> INFORMATION SUPPLIED

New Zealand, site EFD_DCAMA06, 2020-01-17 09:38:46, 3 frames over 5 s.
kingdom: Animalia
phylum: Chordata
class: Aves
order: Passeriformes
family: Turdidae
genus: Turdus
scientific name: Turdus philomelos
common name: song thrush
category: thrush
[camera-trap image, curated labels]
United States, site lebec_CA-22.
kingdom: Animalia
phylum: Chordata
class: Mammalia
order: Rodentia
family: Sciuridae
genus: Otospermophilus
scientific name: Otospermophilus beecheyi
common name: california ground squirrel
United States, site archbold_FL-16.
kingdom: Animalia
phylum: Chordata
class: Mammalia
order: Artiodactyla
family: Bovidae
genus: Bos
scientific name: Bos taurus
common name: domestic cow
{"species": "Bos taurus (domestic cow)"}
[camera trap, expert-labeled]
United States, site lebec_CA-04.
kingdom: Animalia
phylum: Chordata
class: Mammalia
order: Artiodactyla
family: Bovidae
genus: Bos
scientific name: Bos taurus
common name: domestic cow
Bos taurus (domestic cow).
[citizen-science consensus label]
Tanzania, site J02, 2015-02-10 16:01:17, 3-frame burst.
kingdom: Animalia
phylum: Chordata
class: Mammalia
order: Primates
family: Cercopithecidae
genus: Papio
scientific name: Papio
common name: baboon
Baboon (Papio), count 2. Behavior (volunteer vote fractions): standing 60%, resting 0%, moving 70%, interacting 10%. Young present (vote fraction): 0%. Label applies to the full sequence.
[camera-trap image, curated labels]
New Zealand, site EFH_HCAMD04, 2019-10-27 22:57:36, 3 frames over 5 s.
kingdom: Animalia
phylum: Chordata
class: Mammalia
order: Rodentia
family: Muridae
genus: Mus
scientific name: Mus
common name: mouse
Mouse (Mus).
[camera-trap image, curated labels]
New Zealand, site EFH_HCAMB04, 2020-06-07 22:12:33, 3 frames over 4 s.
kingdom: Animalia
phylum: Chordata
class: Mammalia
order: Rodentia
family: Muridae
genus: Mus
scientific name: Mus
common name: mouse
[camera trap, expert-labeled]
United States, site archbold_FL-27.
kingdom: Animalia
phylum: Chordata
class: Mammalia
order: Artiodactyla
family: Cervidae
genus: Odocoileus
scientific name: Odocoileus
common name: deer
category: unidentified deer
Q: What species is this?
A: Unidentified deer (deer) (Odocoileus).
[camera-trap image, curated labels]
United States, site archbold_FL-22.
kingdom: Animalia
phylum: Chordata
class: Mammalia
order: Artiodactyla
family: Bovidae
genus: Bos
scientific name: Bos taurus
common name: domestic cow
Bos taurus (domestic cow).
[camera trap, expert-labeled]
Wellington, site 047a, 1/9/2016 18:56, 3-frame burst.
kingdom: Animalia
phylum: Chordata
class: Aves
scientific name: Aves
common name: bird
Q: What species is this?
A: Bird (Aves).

> TASK STATEMENT
An exact copy of the data is needed.

> RESPONSE TO THIS EXERCISE
New Zealand, site EFD_DCAMA06, 2020-01-17 09:38:46, 3 frames over 5 s.
kingdom: Animalia
phylum: Chordata
class: Aves
order: Passeriformes
family: Turdidae
genus: Turdus
scientific name: Turdus philomelos
common name: song thrush
category: thrush
[camera-trap image, curated labels]
United States, site lebec_CA-22.
kingdom: Animalia
phylum: Chordata
class: Mammalia
order: Rodentia
family: Sciuridae
genus: Otospermophilus
scientific name: Otospermophilus beecheyi
common name: california ground squirrel
United States, site archbold_FL-16.
kingdom: Animalia
phylum: Chordata
class: Mammalia
order: Artiodactyla
family: Bovidae
genus: Bos
scientific name: Bos taurus
common name: domestic cow
{"species": "Bos taurus (domestic cow)"}
[camera trap, expert-labeled]
United States, site lebec_CA-04.
kingdom: Animalia
phylum: Chordata
class: Mammalia
order: Artiodactyla
family: Bovidae
genus: Bos
scientific name: Bos taurus
common name: domestic cow
Bos taurus (domestic cow).
[citizen-science consensus label]
Tanzania, site J02, 2015-02-10 16:01:17, 3-frame burst.
kingdom: Animalia
phylum: Chordata
class: Mammalia
order: Primates
family: Cercopithecidae
genus: Papio
scientific name: Papio
common name: baboon
Baboon (Papio), count 2. Behavior (volunteer vote fractions): standing 60%, resting 0%, moving 70%, interacting 10%. Young present (vote fraction): 0%. Label applies to the full sequence.
[camera-trap image, curated labels]
New Zealand, site EFH_HCAMD04, 2019-10-27 22:57:36, 3 frames over 5 s.
kingdom: Animalia
phylum: Chordata
class: Mammalia
order: Rodentia
family: Muridae
genus: Mus
scientific name: Mus
common name: mouse
Mouse (Mus).
[camera-trap image, curated labels]
New Zealand, site EFH_HCAMB04, 2020-06-07 22:12:33, 3 frames over 4 s.
kingdom: Animalia
phylum: Chordata
class: Mammalia
order: Rodentia
family: Muridae
genus: Mus
scientific name: Mus
common name: mouse
[camera trap, expert-labeled]
United States, site archbold_FL-27.
kingdom: Animalia
phylum: Chordata
class: Mammalia
order: Artiodactyla
family: Cervidae
genus: Odocoileus
scientific name: Odocoileus
common name: deer
category: unidentified deer
Q: What species is this?
A: Unidentified deer (deer) (Odocoileus).
[camera-trap image, curated labels]
United States, site archbold_FL-22.
kingdom: Animalia
phylum: Chordata
class: Mammalia
order: Artiodactyla
family: Bovidae
genus: Bos
scientific name: Bos taurus
common name: domestic cow
Bos taurus (domestic cow).
[camera trap, expert-labeled]
Wellington, site 047a, 1/9/2016 18:56, 3-frame burst.
kingdom: Animalia
phylum: Chordata
class: Aves
scientific name: Aves
common name: bird
Q: What species is this?
A: Bird (Aves).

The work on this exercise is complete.